O artista não convenceu os seus chefes da viabilidade de lançar novo super-herói na praça e só o emplacou na última edição – N? 15 – da revista Amazing Fantasy, em fevereiro de 1962, quando moradores da novaiorquina Manhattan adoraram ver o Homem-Aranha protegendo os seus vizinhos contra bandidos alarmantes.

Aqui em Brasília, 50 anos depois, o desempregado Natanael Roberto Gomes de Oliveira decidiu vestir-se de Papai Noel e vender bugigangas pelas ruas, pelo final do último clima natalino. Procurou um ponto onde não entrasse em conflito com outros vendedores e escolheu a curva que liga a W3 Norte ao Setor Hospitalar. Quando a fase passou, fez novas pesquisas e constatou que o Homem-Aranha assanhava os “baixinhos”. Comprou a fantasia, testou-a pelos três semáforos do local e “armou a sua teia” por ali.

Material apresentado:
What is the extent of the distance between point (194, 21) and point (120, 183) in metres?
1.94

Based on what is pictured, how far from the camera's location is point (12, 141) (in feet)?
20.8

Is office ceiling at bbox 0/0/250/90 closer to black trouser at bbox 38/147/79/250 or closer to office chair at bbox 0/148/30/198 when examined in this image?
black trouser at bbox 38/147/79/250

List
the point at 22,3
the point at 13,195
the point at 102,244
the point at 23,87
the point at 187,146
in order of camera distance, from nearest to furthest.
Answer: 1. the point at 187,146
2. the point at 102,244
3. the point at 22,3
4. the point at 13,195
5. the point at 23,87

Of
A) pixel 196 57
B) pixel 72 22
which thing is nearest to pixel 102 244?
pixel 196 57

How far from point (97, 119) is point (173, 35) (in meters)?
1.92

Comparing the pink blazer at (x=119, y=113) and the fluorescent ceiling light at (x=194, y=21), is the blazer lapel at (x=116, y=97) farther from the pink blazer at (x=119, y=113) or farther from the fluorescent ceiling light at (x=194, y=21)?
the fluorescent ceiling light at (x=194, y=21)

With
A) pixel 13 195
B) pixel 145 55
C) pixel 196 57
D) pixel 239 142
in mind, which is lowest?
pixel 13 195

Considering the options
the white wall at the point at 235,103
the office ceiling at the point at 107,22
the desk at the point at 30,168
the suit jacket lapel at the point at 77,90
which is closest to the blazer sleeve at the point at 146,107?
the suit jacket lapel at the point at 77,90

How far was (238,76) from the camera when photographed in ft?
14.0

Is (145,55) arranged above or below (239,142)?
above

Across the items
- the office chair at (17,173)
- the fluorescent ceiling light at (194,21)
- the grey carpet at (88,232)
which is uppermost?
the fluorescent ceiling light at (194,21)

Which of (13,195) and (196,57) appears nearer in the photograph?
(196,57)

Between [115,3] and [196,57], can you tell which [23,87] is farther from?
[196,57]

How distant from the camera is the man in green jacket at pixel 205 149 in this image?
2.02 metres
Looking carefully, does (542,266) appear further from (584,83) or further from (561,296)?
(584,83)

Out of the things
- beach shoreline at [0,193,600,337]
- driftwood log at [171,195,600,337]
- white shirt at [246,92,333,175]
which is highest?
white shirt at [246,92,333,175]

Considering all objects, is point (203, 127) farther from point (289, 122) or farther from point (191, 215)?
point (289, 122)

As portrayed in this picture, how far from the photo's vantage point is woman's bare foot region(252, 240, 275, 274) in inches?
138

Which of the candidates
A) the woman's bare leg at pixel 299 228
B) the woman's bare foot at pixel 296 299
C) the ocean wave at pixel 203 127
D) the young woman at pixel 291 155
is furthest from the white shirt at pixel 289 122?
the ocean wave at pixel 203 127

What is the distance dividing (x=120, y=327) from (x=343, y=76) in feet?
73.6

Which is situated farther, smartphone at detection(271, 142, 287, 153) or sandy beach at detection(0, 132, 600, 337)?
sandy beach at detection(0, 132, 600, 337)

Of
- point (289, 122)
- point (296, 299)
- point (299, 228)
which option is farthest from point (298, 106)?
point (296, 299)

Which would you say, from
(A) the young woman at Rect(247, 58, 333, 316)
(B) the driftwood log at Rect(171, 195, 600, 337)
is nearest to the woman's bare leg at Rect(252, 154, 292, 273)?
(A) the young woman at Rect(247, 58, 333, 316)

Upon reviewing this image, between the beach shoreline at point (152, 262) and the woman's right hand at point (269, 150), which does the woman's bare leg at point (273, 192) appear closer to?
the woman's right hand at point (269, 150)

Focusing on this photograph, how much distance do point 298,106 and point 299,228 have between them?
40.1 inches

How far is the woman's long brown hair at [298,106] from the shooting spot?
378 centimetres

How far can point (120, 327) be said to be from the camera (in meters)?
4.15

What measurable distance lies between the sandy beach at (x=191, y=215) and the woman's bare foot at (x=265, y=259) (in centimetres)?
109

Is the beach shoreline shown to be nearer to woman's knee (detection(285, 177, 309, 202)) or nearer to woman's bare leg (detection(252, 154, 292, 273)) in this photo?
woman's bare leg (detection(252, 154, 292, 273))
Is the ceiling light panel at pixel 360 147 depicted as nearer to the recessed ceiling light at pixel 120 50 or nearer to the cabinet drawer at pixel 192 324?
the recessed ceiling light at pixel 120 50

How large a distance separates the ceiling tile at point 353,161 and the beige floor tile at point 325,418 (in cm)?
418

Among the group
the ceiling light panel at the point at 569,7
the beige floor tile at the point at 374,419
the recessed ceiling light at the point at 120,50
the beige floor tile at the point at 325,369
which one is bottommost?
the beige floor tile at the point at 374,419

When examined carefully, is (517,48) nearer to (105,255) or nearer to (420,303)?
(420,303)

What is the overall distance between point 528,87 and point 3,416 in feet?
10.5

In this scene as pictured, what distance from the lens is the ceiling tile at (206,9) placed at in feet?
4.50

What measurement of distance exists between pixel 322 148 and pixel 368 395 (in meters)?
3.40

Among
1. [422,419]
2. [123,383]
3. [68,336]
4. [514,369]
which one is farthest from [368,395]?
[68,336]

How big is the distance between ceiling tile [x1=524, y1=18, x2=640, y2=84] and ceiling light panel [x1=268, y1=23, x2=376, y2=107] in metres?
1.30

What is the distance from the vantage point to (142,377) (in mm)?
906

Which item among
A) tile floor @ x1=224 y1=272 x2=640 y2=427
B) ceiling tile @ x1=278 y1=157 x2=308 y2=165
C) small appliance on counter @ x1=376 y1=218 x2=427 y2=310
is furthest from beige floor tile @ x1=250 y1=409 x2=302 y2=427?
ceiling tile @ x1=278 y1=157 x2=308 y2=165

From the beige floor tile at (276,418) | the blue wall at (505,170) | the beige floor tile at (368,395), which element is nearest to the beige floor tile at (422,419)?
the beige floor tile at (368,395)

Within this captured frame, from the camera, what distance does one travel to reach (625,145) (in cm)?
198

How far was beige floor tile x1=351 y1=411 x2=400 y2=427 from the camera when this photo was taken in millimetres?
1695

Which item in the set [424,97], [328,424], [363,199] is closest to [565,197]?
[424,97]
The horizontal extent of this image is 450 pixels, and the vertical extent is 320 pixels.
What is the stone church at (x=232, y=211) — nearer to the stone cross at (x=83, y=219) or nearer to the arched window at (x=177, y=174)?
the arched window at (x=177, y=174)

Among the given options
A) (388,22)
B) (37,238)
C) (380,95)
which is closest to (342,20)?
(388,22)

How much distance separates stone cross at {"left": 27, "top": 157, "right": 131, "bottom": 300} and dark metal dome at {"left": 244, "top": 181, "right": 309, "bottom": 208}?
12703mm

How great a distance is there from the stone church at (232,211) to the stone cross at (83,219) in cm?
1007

Questões de estudo:
1. Transcreva do texto sobre o Homem-Aranha de Brasília a parte que começa com as palavras que contêm "O artista não" e termina em "contra bandidos alarmantes.".
2. Retome o texto sobre o Homem-Aranha de Brasília a partir do ponto em que ele termina.
As entradas não têm nenhum papel no que se pede aqui.

Respostas por tarefa:
1.
O artista não convenceu os seus chefes da viabilidade de lançar novo super-herói na praça e só o emplacou na última edição – N? 15 – da revista Amazing Fantasy, em fevereiro de 1962, quando moradores da novaiorquina Manhattan adoraram ver o Homem-Aranha protegendo os seus vizinhos contra bandidos alarmantes.

2.
Aranha é um bicho que ninguém gosta, disseram os editores de Stan Lee, quando foram apresentados ao personagem.

O Homem-Aranha é um super-herói muito querido pelas crianças de Brasília, afirma Natan, exemplificando que, recentemente, uma senhora pediu para filmá-lo e mostrar a um filho que estava internado em um hospital. Depois, voltou e lhe disse que o garoto o havia adorado e não parava de falar no que assistira (pelo celular).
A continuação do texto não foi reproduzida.